As one of the key techniques, achieving adequate fuel/air mixing before combustion is a task that must be addressed seriously for shock-induced combustion ramjet (shcramjet) engines. In this paper, dual injectors which have been combined by a front hydrogen jet and a rear air jet with different aspect ratios are placed on the second ramp of a shcramjet inlet to promote mixing process between fuel and hypersonic crossflow. At the same time, dual injectors with pure hydrogen injection and the single hydrogen injection with the same injection area are studied as well for comparison. Flow field properties are investigated numerically based on grid independency analysis and code validation. Obtained results predicted by the three-dimensional Reynolds-average Navier-Stokes (RANS) equations coupled with the two equation SST κ-ω turbulence model show that the grid scale makes only a slight difference to wall pressure profiles for all cases studied in this article.
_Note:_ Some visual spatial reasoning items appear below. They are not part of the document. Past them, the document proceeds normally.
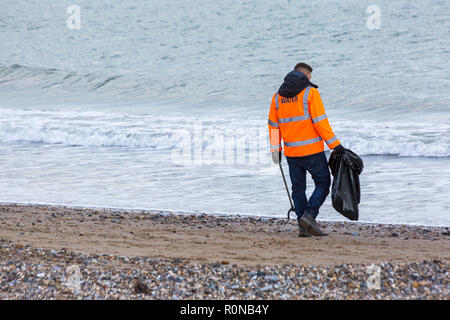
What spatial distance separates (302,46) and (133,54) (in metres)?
9.33

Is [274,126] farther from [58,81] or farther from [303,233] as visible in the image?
[58,81]

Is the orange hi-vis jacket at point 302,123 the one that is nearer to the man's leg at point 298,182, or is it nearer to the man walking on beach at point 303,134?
the man walking on beach at point 303,134

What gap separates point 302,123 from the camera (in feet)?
20.6

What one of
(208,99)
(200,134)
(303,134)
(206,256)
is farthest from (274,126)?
(208,99)

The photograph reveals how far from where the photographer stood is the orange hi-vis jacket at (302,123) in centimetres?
617

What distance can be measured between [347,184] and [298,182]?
521 millimetres

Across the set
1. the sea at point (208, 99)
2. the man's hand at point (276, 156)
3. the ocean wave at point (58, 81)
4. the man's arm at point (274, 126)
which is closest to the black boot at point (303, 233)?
the man's hand at point (276, 156)

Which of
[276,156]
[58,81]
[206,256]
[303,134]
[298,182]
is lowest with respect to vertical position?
[58,81]

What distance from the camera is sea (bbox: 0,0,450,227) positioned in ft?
29.8

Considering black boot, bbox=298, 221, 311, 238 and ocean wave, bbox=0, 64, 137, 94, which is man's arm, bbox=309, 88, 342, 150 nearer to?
black boot, bbox=298, 221, 311, 238

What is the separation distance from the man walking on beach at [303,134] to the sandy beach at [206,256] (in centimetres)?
36

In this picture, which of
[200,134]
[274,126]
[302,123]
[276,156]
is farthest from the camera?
[200,134]

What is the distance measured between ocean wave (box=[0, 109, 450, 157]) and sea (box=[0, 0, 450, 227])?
5cm

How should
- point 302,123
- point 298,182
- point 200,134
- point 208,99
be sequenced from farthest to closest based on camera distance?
1. point 208,99
2. point 200,134
3. point 298,182
4. point 302,123
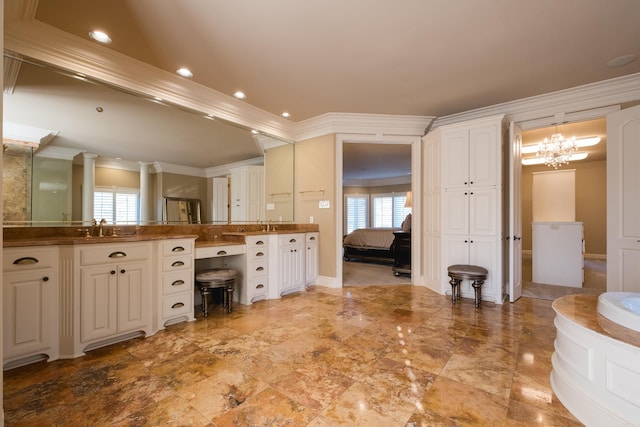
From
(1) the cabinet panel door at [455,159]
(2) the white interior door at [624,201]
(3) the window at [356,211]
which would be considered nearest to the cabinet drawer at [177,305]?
(1) the cabinet panel door at [455,159]

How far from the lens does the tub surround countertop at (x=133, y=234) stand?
2.14 m

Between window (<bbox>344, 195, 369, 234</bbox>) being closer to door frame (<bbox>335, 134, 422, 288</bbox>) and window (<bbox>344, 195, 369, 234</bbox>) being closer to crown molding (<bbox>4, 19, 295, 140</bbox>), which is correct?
door frame (<bbox>335, 134, 422, 288</bbox>)

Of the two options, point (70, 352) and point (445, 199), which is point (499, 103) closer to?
point (445, 199)

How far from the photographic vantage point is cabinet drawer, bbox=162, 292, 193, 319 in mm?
2705

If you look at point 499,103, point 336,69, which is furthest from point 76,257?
point 499,103

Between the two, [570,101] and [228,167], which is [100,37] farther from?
[570,101]

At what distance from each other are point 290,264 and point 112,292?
2.10m

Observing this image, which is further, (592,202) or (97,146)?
(592,202)

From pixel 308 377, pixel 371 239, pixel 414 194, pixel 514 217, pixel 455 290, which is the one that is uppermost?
pixel 414 194

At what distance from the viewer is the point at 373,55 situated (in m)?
2.72

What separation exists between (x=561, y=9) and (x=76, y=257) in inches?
164

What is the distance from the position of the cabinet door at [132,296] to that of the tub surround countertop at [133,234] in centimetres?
27

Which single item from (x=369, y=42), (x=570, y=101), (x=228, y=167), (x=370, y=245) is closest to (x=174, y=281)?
(x=228, y=167)

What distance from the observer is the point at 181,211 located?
326 centimetres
The dual transverse injection system with a front hydrogen jet and a rear air jet is beneficial for improvement of the mixing efficiency between hydrogen and air. Mixing efficiency in the near field increases with increase of aspect ratio of the air porthole. The air porthole in dual transverse injections would accelerate mixing process when compared with the single injection strategy irrespective of aspect ratio of the air porthole.